WT and Δupf1, Δupf2 and Δupf3 strains were transformed with the YepRG-UGA or YepRG-CGA reporters. A) Yeast transformants were inoculated incubated at 30°C for 24 h in microplate and analysed by the dual fluorescence scanner (Typhoon FLA9600) as described in the previous experiments. B) Read-through percentage was calculated as described in the Materials and Methods. Data are related to identical clones replicates and expressed as mean values and indicated with standard deviation. Wild type and upfs deleted strains are described in Materials and Methods.

Fig 7. Expression products of the YepRG-UGA and YepRG-CGA reporters in the wild type and Δupf1, Δupf2 and Δupf3 strains.

(A) Quantification (RT-qPCR) of full length yEmRFP-yEGFP mRNAs in WT and Δupf1, Δupf2 and Δupf3 mutants transformed with YepRG-UGA or YepRG-CGA. The relative values (RFP-GFP mRNA/β-actin) are indicated with black boxes (UGA clones) and white boxes (CGA clones). (B) Western blotting with cellular extracts obtained from WT and upfs mutants transformants. Western blotting was performed using an antibody against RFP protein, detecting the full-length yEmRFP-yEGFP (blue arrowed) as well as truncated yEmRFP-stop (red arrowed) proteins. Yeast anti-Actin antibody was used for densitometry normalization (data not shown). UGA, clones containing the read-through UGA cassette; CGA, clones containing the sense control CGA cassette; V, clones containing the empty vector; M, markers.

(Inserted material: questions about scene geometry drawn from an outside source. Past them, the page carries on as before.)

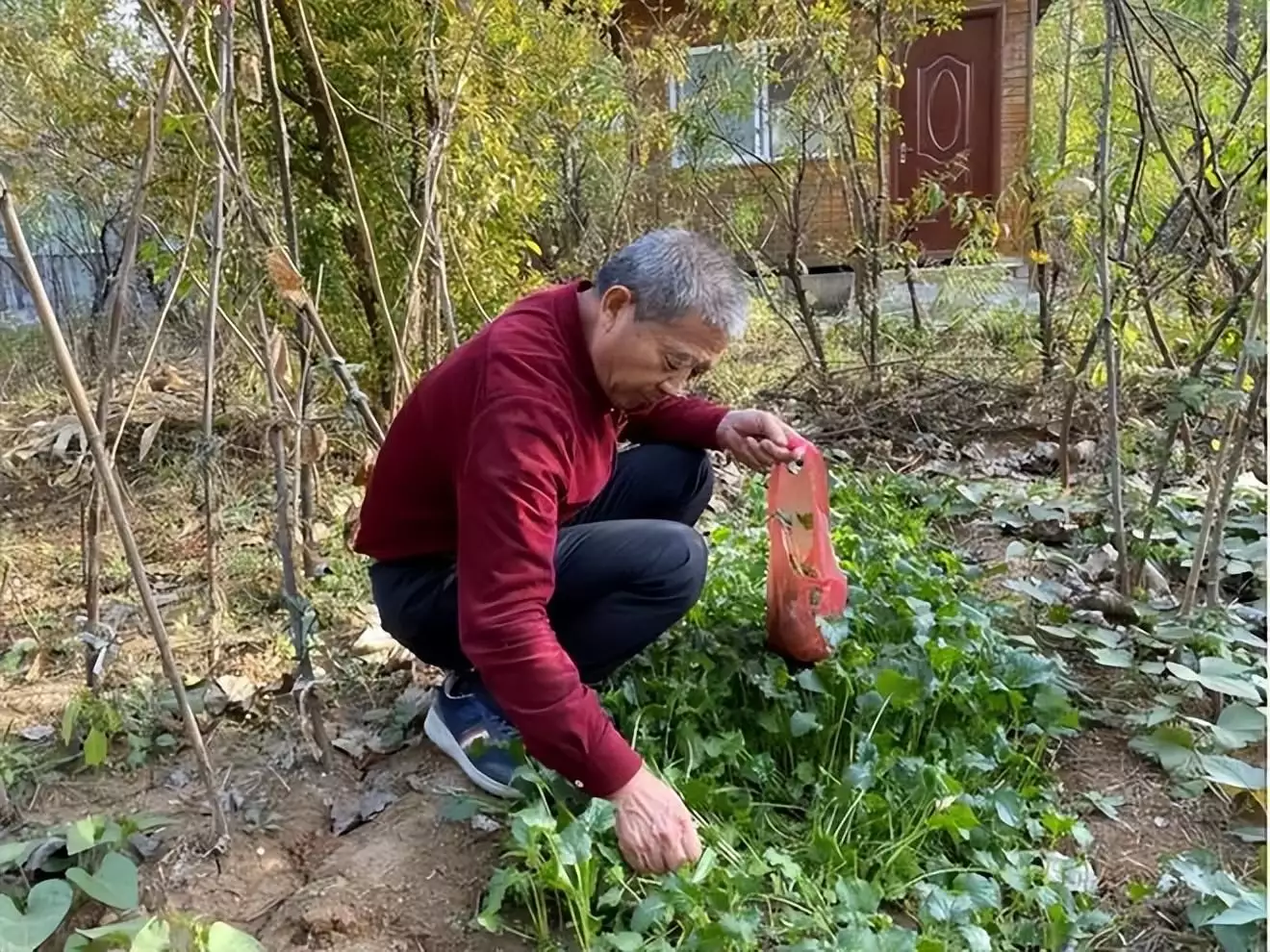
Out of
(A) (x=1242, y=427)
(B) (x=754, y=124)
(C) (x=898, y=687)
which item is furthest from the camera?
(B) (x=754, y=124)

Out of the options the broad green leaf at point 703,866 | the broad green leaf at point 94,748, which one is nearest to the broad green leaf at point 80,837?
the broad green leaf at point 94,748

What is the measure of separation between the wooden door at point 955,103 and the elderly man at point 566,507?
6.76 m

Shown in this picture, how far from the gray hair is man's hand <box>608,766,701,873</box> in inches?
27.1

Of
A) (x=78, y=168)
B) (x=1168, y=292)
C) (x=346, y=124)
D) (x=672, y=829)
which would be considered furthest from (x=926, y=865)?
(x=78, y=168)

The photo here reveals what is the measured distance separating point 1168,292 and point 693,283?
79.8 inches

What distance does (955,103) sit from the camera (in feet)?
27.8

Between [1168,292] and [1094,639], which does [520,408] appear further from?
[1168,292]

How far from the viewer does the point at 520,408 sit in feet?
5.37

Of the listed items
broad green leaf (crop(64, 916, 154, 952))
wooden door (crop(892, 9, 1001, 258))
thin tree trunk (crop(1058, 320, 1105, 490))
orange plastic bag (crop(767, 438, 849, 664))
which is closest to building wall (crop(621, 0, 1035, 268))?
thin tree trunk (crop(1058, 320, 1105, 490))

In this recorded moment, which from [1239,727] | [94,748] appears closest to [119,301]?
[94,748]

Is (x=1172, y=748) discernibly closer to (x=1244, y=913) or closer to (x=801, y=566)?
(x=1244, y=913)

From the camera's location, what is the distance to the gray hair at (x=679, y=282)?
65.8 inches

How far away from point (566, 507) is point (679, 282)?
489 millimetres

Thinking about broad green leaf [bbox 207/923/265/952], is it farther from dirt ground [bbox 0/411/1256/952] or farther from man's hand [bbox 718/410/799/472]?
man's hand [bbox 718/410/799/472]
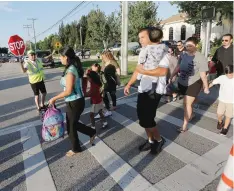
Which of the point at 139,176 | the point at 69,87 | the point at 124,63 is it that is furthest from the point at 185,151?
the point at 124,63

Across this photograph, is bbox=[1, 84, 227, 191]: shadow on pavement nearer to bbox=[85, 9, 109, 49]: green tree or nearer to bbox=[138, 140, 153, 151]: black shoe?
bbox=[138, 140, 153, 151]: black shoe

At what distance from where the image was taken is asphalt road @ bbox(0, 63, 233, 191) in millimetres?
3053

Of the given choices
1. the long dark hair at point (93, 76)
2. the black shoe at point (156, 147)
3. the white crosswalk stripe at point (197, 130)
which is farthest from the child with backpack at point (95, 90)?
the white crosswalk stripe at point (197, 130)

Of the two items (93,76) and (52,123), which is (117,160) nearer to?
(52,123)

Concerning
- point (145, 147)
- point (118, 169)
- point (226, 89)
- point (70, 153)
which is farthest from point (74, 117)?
point (226, 89)

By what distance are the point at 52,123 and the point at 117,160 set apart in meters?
1.29

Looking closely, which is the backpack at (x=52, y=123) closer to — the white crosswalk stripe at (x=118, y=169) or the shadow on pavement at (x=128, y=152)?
the shadow on pavement at (x=128, y=152)

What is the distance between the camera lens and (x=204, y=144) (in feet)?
13.5

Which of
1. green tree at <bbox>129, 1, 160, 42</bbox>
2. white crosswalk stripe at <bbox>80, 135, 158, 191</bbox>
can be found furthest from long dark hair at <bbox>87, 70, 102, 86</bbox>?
green tree at <bbox>129, 1, 160, 42</bbox>

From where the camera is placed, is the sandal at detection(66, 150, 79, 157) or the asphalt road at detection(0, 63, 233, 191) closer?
the asphalt road at detection(0, 63, 233, 191)

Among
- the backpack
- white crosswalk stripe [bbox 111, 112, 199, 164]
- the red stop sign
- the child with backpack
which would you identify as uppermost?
the red stop sign

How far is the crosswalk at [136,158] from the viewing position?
10.00ft

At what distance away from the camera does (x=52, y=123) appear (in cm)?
396

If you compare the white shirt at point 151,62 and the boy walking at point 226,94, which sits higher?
the white shirt at point 151,62
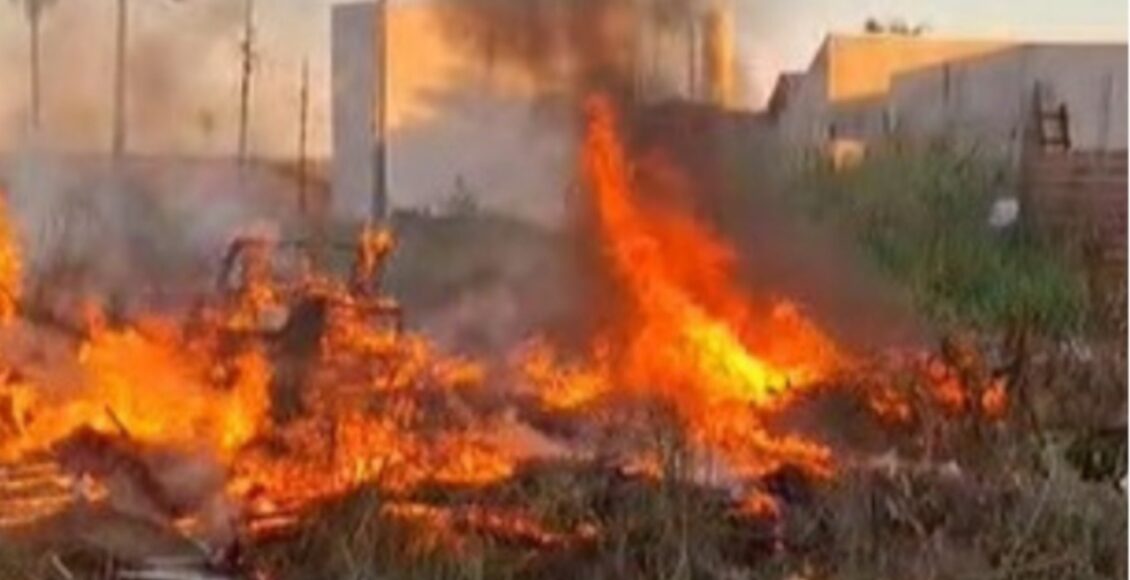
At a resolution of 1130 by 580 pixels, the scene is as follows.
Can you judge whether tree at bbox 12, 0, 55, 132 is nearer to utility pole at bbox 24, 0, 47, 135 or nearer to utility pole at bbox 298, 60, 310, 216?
utility pole at bbox 24, 0, 47, 135

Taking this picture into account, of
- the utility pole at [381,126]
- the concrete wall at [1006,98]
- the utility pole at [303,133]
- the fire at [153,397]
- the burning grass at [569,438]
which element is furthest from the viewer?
the utility pole at [303,133]

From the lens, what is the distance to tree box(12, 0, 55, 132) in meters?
6.73

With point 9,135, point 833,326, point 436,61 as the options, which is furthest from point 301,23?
point 833,326

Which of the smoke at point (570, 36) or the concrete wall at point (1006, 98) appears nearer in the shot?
the concrete wall at point (1006, 98)

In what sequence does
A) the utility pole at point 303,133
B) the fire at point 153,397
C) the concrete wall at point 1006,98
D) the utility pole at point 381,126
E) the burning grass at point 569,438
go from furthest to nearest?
the utility pole at point 303,133 → the utility pole at point 381,126 → the concrete wall at point 1006,98 → the fire at point 153,397 → the burning grass at point 569,438

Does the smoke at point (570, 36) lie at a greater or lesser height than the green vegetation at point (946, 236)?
greater

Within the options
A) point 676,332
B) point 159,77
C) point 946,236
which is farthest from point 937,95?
point 159,77

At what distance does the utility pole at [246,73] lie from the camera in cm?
682

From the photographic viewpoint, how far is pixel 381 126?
6.84 m

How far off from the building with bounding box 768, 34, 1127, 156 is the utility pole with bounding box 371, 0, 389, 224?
114cm

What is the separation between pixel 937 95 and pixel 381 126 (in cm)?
168

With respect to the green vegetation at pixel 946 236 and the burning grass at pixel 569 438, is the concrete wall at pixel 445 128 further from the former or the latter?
the green vegetation at pixel 946 236

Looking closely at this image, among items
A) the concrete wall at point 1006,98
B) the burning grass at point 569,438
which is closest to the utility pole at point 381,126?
the burning grass at point 569,438

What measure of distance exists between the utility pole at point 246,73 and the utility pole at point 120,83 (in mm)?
345
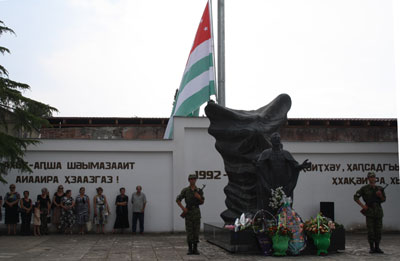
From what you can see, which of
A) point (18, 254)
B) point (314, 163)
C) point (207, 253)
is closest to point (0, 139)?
point (18, 254)

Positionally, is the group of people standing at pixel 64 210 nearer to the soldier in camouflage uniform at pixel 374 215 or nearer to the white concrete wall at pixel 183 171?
the white concrete wall at pixel 183 171

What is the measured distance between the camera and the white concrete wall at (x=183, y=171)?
1730 centimetres

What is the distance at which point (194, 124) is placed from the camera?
700 inches

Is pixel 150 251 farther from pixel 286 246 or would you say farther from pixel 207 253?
pixel 286 246

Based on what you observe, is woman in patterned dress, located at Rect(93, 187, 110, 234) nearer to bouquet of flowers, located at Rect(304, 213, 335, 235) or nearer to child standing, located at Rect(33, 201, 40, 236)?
child standing, located at Rect(33, 201, 40, 236)

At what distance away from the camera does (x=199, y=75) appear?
59.3 ft

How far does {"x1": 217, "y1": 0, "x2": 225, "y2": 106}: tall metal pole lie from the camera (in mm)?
16578

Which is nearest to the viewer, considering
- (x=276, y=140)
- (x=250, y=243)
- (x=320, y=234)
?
(x=320, y=234)

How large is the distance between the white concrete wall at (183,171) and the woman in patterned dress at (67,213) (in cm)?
83

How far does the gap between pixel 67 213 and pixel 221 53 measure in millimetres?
6998

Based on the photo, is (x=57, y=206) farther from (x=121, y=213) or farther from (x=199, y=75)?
(x=199, y=75)

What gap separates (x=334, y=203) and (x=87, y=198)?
8.36m

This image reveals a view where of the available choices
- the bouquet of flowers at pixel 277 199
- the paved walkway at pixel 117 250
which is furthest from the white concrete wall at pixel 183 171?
the bouquet of flowers at pixel 277 199

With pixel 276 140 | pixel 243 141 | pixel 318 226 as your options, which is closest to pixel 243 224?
pixel 318 226
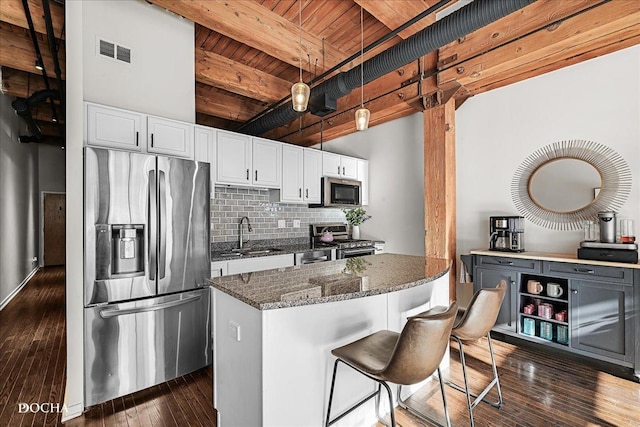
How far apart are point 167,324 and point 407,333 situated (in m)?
2.01

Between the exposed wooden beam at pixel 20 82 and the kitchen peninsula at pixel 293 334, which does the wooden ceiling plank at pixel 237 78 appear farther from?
the kitchen peninsula at pixel 293 334

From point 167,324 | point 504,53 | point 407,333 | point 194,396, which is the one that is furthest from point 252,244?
point 504,53

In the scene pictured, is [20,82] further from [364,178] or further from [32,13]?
[364,178]

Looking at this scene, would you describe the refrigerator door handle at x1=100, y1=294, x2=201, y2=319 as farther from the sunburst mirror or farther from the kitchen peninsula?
the sunburst mirror

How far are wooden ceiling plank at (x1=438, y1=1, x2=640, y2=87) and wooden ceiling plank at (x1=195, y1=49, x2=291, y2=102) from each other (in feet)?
7.41

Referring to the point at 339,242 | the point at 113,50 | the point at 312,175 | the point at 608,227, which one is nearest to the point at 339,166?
the point at 312,175

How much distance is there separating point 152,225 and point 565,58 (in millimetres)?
3980

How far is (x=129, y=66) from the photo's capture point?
2.87 metres

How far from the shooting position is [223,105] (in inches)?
187

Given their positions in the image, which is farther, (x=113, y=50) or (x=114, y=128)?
(x=113, y=50)

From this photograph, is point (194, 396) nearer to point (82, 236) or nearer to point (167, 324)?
point (167, 324)

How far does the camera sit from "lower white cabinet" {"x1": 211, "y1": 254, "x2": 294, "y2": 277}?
3.07m

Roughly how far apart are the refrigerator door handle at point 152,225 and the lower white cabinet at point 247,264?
0.68 m

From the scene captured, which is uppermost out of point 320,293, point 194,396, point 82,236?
point 82,236
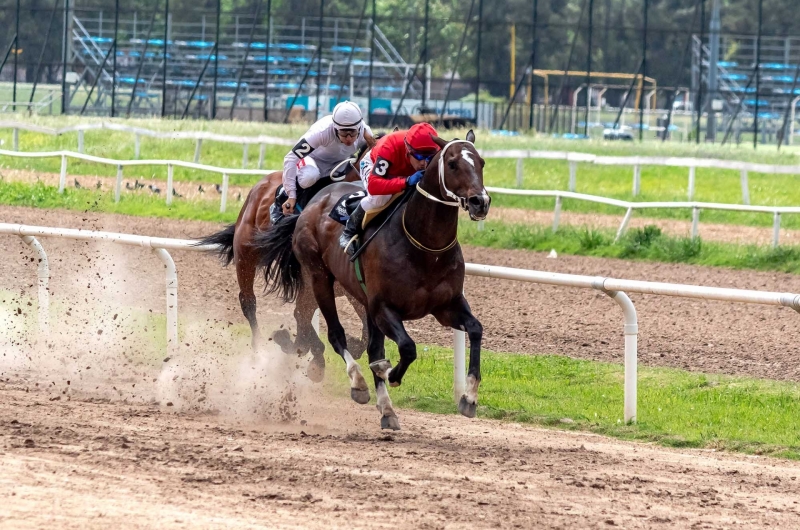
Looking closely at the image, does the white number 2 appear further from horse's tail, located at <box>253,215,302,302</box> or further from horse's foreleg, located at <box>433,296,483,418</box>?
horse's tail, located at <box>253,215,302,302</box>

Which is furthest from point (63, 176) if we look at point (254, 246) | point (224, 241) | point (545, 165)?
point (254, 246)

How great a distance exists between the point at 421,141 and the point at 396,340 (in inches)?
45.0

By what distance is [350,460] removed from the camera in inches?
221

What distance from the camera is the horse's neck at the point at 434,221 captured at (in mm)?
6426

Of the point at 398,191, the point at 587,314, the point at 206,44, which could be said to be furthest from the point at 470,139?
the point at 206,44

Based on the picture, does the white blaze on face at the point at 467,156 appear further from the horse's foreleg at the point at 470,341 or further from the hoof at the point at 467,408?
the hoof at the point at 467,408

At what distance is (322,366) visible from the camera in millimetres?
7922

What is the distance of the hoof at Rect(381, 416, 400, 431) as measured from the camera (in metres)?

Fig 8. Dual fluorescence reporter response to NMD is recapitulated in flow cytometry analysis.

A) WT and Δupf1, Δupf2 and Δupf3 strains harboring the YepRG-UGA or YepRG-CGA reporters were analyzed by a flow cytometer. yEmRFP fluorescence was measured by observing 10.000 yeast cells as described in Materials and Methods. B) UGA/CGA fluorescence ratio derived from data in A; C) UGA/CGA ratio calculated from RT-qPCR analysis (Fig 7A); D) UGA/CGA ratio calculated from microplate assay (Fig 6A). Data are expressed as mean values and indicated with standard deviation.